DOCUMENT EXCERPT:
□ □ □ □ □

13 go-to rules for when to swipe left on dating apps in L.A. and probably everywhere else, too

Olivia Fletcher
6 min readApr 23, 2021
Image by Pexels from Pixabay

Following the end of a five-year-long relationship, I moved to Los Angeles to chase my dreams and to begin my new single life.

It’s possibly worth mentioning that I have now been single for nearly a year and a half and this is the longest I’ve been single in nearly a decade. It’s also definitely worth mentioning that I moved to LA and six weeks later, quarantine began. So, like the rest of the world, my bright-eyed, single, eager-to-date-and-experience-this-big-new-city self had to quickly adjust to a romantic life experienced solely through my phone screen.

At first, even this was exciting — swiping, chatting, “meeting” new people, seeing the men the world of online dating had to offer me.

HINGE WAS MY OYSTER.

But quarantine and swipe-fatigue hit hard, and by May (I know — wild that it took until May), I had begun to disengage. But like any late-20-something single millennial chick in a new city, I picked the habit back up because, well, what the hell else did I have to do?

I soon realized that I was spending WAY too much time trying to decide whether to swipe right or left on most men, so I developed a set of rules to help cut down on my swiping time in an effort to maximize time spent chatting with men who might actually sweep me off my digital feet.

*By no means does abiding by these rules weed out all of the shitty men on dating apps, but it does a good bit of the heavy lifting.*

The Rules:

  1. If a man answers the prompt “Biggest risk I’ve taken” with “moved to LA” — this is an IMMEDIATE no. If moving to a big, beautiful city, with beaches and recreational activities galore, people from all walks of life, delicious food, resources, and ample job opportunities in almost every field, then he must not be very adventurous or exciting. He also likely has mommy issues. *This might be less true for international men. They get a pass. Moving to another country is a fair answer.
  2. If a man’s primary picture is of him and a baby or a child with a caption about the baby/child not being his or about him being the best uncle, this is also an immediate no. For me, personally, this existing anywhere in a man’s profile is a no-go but there are times when it may be redeemable. Having that baby/child picture as the primary picture is not one of those times. This tells me that this man thinks every woman will swoon over any pic of a man with a baby/child. It also reads as somewhat manipulative. It also feels like a lame exploitation of the child. No bueno. Not for me.
  3. If a man has no pictures with any friends or family, HARD PASS. This tells me he either a) is incredibly self-obsessed, b) has no friends to share pics of OR doesn’t spend enough time with said friends, or c) thinks his friends are hotter than him, in which case, I want to meet his friends, not him. Sorry.
  4. If a man mentions on his profile in any kind of direct way how close he his with his mother, I’m out. Of course, I want a man who has a great relationship with his family — mom included — but I HAVE BEEN THERE with a man who kisses his mother’s feet and let me tell you — not a healthy situation. This is because the situation is likely that the mothers of men like this think that they can do no wrong, which, um, is ABSOLUTELY false (and also teaches the men to believe this lie as well) AND *in my experience* it may also lead to a weird competitive thing between me and his mother. G — goodbye.

□ □ □ □ □

STORED DATA:
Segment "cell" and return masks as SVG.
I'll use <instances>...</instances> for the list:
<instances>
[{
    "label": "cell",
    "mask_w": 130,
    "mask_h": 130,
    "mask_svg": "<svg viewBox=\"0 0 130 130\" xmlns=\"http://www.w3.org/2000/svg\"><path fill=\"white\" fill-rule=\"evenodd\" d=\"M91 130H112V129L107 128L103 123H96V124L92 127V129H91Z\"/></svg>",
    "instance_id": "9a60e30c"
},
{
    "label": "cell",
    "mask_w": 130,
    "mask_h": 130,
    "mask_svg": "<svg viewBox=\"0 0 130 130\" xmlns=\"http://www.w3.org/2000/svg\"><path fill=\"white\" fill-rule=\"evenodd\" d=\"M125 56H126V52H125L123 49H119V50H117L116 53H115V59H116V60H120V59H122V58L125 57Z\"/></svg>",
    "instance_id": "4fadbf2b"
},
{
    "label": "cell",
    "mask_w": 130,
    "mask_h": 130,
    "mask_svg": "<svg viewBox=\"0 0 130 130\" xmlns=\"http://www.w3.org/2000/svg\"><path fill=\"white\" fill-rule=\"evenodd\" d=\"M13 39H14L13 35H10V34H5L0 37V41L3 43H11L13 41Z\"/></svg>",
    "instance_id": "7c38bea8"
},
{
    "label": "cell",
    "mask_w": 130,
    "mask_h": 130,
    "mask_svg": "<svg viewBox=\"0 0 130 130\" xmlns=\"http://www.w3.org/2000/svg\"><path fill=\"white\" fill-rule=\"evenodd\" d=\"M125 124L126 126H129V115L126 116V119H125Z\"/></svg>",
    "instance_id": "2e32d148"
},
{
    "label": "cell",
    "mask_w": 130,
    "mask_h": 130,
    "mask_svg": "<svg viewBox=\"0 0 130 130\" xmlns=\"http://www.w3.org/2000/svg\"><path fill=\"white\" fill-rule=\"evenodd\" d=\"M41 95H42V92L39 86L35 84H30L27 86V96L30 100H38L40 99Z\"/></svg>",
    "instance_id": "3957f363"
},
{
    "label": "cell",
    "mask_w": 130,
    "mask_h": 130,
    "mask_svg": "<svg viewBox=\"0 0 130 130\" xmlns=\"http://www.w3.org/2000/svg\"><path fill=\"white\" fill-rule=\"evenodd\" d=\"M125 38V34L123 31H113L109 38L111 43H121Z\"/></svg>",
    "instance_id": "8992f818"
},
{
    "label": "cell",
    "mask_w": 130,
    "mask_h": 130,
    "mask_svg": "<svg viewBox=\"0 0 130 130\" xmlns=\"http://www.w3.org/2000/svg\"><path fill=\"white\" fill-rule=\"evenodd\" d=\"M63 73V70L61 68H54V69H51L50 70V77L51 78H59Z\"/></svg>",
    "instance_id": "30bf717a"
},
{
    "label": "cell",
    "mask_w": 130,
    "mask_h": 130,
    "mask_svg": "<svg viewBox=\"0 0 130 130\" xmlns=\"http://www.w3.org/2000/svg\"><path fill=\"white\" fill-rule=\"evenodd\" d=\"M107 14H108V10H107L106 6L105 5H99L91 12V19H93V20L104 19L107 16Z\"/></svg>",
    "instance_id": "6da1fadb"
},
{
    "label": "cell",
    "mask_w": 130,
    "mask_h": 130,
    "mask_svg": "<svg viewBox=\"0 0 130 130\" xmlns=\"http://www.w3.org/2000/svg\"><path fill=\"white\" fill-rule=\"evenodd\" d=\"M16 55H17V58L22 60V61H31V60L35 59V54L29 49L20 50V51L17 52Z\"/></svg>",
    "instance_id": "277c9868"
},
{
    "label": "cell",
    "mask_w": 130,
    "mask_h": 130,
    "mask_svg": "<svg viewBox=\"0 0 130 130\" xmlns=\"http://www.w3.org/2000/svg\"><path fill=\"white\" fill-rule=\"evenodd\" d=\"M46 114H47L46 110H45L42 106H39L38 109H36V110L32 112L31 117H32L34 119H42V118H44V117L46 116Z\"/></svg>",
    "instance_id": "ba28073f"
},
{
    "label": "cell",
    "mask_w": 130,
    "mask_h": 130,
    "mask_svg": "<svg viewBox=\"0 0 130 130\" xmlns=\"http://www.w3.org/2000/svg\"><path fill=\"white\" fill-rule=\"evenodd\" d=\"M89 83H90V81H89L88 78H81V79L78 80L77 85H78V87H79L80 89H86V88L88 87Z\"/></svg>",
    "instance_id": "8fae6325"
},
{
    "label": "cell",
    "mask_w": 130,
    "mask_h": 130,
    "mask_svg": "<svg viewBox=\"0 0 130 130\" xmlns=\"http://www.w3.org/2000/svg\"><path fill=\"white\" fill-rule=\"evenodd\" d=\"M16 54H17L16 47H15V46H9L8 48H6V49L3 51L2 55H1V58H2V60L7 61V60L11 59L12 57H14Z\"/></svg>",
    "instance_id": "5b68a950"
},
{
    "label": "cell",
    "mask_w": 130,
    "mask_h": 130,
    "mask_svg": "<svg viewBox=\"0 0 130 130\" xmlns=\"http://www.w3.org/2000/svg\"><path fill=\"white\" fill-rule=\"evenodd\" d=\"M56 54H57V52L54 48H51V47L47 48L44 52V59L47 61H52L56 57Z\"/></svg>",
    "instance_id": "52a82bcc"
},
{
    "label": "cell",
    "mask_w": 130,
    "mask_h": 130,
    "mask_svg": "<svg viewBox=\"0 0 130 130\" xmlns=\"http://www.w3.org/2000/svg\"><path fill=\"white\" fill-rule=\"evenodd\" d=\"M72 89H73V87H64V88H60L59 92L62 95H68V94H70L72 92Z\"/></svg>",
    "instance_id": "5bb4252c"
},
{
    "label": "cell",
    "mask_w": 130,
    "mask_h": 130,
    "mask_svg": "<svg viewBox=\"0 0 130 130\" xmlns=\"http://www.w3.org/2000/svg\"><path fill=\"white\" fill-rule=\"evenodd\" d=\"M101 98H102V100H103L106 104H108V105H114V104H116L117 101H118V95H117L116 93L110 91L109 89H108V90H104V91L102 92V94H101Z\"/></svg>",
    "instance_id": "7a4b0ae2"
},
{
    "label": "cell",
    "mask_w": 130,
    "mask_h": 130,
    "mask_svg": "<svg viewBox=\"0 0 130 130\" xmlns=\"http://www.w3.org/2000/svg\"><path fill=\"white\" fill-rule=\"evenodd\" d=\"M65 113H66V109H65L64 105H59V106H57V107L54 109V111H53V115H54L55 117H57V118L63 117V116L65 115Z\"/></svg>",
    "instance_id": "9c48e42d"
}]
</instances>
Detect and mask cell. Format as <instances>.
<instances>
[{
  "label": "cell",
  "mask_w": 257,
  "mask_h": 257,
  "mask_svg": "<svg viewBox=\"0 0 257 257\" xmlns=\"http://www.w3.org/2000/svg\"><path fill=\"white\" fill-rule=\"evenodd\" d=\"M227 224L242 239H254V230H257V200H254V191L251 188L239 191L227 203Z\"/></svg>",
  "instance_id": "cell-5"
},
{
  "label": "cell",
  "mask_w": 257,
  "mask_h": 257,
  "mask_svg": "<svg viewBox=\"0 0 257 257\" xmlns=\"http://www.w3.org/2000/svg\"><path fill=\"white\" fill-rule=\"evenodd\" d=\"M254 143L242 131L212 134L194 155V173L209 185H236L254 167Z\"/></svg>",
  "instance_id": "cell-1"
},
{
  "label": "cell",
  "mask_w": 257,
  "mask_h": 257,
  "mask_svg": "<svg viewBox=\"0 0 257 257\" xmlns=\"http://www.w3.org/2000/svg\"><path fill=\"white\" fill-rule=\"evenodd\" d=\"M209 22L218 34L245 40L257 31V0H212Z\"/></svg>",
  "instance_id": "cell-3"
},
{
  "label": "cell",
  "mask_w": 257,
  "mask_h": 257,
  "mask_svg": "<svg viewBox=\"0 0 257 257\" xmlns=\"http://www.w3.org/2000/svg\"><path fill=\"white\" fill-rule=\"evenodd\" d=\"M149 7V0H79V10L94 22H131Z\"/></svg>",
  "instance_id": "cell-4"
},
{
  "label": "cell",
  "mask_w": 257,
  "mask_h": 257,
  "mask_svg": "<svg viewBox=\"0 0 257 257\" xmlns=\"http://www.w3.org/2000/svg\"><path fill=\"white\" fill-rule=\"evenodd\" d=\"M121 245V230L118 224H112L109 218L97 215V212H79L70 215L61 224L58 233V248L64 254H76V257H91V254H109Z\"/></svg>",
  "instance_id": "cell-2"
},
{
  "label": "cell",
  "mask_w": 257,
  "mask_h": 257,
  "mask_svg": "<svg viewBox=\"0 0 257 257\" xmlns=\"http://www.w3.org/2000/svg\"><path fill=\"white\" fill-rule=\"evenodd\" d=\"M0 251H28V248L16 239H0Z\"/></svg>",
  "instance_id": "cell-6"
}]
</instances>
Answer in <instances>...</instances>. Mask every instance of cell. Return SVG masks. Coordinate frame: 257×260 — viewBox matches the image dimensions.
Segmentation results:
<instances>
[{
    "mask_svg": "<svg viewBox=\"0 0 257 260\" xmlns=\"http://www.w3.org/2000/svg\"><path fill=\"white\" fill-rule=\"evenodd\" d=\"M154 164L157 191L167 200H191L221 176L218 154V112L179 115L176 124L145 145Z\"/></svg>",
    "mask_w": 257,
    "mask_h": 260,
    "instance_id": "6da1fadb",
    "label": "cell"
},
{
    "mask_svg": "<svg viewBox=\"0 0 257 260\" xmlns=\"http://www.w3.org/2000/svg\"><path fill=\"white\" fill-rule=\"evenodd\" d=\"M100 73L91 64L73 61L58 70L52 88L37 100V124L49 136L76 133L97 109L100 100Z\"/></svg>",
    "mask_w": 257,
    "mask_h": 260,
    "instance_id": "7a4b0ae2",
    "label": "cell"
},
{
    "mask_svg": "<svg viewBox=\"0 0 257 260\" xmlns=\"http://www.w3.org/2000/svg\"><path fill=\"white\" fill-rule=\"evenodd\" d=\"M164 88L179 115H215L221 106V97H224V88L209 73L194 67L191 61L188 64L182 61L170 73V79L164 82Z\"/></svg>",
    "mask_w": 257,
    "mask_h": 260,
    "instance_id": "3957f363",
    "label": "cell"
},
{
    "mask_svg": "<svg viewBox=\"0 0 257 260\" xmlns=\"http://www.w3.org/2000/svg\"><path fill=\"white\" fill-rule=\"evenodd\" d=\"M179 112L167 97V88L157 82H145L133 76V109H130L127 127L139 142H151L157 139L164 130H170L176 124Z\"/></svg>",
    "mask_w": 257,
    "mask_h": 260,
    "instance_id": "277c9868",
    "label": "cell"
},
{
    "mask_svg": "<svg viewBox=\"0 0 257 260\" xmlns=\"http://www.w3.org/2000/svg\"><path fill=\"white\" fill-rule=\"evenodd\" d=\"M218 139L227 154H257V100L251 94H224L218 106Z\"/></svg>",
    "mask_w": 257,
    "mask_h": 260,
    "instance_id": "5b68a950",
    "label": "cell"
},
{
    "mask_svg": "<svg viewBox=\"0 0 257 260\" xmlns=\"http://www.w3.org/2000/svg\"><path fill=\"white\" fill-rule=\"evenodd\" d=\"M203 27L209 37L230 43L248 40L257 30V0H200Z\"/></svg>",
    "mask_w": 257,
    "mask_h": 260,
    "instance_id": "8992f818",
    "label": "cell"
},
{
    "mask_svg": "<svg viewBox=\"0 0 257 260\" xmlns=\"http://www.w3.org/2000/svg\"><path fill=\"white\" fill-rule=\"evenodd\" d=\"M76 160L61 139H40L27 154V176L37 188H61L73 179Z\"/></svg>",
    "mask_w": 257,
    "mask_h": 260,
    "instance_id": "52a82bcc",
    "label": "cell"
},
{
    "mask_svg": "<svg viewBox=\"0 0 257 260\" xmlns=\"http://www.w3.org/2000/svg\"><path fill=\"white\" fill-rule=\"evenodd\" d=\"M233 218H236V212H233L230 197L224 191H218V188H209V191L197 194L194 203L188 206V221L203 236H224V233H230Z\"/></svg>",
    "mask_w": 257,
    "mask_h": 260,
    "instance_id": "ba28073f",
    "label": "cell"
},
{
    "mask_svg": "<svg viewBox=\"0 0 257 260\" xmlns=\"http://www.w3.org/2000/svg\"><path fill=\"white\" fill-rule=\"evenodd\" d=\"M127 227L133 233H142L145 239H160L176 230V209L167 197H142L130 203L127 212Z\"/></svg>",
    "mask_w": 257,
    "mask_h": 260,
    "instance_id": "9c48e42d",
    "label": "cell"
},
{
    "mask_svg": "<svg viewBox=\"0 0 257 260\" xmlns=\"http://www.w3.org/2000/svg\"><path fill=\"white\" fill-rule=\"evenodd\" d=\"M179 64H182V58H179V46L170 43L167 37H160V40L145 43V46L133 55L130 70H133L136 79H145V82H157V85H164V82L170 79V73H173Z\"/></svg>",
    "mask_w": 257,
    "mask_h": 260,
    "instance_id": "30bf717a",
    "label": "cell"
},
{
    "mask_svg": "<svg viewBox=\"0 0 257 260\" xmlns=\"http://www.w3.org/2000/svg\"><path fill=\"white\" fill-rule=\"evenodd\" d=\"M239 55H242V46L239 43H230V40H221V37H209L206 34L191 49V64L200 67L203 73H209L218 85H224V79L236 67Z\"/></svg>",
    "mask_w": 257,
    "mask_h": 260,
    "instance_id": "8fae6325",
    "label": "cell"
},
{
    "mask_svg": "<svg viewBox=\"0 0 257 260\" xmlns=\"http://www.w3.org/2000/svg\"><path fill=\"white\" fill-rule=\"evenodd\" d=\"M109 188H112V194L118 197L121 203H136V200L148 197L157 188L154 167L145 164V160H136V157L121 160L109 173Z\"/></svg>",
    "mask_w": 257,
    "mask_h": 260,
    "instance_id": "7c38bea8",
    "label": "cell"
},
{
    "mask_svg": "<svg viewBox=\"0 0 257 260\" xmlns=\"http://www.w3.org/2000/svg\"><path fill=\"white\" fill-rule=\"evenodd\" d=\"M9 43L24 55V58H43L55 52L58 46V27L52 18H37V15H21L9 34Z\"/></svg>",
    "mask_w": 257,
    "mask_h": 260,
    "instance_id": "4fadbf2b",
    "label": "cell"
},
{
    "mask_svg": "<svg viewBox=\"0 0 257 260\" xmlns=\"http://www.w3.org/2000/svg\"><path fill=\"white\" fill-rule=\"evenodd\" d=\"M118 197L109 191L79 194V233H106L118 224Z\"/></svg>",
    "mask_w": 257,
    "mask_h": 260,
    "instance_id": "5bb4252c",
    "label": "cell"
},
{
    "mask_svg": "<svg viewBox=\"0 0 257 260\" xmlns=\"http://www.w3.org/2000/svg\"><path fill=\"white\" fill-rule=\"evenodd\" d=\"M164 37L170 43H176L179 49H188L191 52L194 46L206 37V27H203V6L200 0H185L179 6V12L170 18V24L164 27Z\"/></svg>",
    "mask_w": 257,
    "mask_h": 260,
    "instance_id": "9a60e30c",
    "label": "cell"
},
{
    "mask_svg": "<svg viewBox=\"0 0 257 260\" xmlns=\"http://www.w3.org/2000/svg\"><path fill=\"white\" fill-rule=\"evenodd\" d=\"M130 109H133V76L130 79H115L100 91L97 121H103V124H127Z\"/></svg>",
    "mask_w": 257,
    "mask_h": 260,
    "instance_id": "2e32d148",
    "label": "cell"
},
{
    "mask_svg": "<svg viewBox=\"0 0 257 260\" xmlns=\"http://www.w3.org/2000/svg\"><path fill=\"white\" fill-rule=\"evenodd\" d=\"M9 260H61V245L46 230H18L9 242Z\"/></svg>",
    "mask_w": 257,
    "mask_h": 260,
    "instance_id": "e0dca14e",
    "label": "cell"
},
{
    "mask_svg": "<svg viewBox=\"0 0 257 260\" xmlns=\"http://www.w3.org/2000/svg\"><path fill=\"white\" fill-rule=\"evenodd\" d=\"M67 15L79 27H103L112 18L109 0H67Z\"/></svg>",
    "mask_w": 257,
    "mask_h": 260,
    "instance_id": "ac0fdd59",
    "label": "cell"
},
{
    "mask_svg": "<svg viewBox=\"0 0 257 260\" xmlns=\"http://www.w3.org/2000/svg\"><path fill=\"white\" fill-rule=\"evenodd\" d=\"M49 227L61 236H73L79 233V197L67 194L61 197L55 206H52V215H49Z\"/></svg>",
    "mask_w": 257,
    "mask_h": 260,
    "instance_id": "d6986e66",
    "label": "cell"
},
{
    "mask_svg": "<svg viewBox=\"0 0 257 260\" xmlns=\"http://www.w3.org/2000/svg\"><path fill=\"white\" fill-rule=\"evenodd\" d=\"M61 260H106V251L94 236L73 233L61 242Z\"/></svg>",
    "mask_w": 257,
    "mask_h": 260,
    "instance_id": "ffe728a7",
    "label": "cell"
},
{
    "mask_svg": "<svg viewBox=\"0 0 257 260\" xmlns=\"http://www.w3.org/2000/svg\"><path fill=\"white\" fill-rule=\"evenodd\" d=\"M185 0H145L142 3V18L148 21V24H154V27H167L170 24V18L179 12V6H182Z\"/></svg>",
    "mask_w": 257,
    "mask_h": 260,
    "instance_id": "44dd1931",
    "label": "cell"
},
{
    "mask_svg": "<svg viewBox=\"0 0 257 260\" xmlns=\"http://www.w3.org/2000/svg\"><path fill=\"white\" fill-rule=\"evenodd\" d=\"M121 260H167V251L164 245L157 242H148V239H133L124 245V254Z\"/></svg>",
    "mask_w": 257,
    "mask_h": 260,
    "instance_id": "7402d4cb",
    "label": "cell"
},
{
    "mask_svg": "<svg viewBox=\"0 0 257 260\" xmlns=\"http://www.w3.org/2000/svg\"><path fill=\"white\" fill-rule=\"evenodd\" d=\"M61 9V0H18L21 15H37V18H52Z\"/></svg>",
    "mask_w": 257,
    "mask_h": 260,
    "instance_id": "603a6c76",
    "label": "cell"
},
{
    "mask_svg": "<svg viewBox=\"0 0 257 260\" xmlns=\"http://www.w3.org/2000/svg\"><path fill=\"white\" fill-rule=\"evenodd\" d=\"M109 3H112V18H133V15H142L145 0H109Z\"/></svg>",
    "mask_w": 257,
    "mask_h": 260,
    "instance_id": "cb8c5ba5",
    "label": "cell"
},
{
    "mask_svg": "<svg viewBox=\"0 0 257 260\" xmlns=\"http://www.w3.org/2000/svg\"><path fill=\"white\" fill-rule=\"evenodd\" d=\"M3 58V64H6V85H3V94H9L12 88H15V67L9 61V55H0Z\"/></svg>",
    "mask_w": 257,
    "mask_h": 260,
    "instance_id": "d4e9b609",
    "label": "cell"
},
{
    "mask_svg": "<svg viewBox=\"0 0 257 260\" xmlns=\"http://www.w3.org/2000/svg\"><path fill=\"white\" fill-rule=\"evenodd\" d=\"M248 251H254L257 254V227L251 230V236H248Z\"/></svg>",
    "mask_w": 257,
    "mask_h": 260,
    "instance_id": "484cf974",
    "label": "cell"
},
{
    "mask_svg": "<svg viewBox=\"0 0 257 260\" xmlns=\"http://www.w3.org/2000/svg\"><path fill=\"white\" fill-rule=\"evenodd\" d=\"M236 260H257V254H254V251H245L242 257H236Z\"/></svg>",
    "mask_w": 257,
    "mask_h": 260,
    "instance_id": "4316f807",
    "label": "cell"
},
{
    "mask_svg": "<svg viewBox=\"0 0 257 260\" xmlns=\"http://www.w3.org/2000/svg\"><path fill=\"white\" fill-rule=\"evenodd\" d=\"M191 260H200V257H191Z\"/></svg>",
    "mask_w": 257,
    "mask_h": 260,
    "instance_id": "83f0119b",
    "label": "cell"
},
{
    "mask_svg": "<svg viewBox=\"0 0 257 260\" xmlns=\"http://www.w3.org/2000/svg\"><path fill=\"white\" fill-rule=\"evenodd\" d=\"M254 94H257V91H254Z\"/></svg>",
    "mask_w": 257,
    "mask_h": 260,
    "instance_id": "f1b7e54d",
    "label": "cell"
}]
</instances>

□ □ □ □ □

DIRECTION:
Continue the post on when to swipe left on dating apps, picking up after its fourth rule.

RESULT:
  5. If a man states on his dating profile, “…and NO I won’t follow you on instagram”, this is another immediate left swipe. BOY BYE. Like…okay? That’s fine. You don’t have to. You also don’t have to make a sweeping, aggressive statement in the very limited real estate that is a dating profile where you should be disclosing nuggets that speak to your (clearly lackluster) personality.
  6. A man whose every picture is a professionally-taken model photo or headshot is a BIIIIIG no. One? Sure. MAYBE two depending on other things. But any more than that tells me that he really thinks he’s hot shit and even if he actually is, I don’t need/want a man that vain.
  7. A man with a profile full of rock climbing photos is another big nope for me. This is hard though, because I LOVE the outdoors and in another life, I might have been a rock climber just for the time spent outdoors and the views, etc. However, I am PETRIFIED of rock climbing and the dangers associated with it and I would be a nervous WRECK 24/7 if I was dating a man who was devoted enough to rock climbing that it’s all he has on his profile. (This has unfortunately led me to swipe left on some very handsome, athletic, sweet-seeming men, but I stand by this rule nonetheless.)
  8. Does he have a tiny dog? Pomeranian? Chihuahua? Maltese? OUTTIE 5000. Idk why but men with tiny dogs ain’t it for me. It weirdly feels like another piece of vanity. Also, I don’t need that yappy shit in my future. (Sorry if you love it, just not for me.)
  9. While I’m on the subject of dogs, a man who has one or more pictures of ONLY his dog is a no from me, dawg. A picture or two WITH your dog? Sure! Love to see it. But am I trying to date your dog? No. And if you suck, is your cute ass companion going to be the thing that makes me say, “Hmm…I think I’ll give this guy a shot.”? Also no.
  10. Buncha gym selfies (particularly gym mirror selfies)? Absolutely not. I feel like this one speaks for itself.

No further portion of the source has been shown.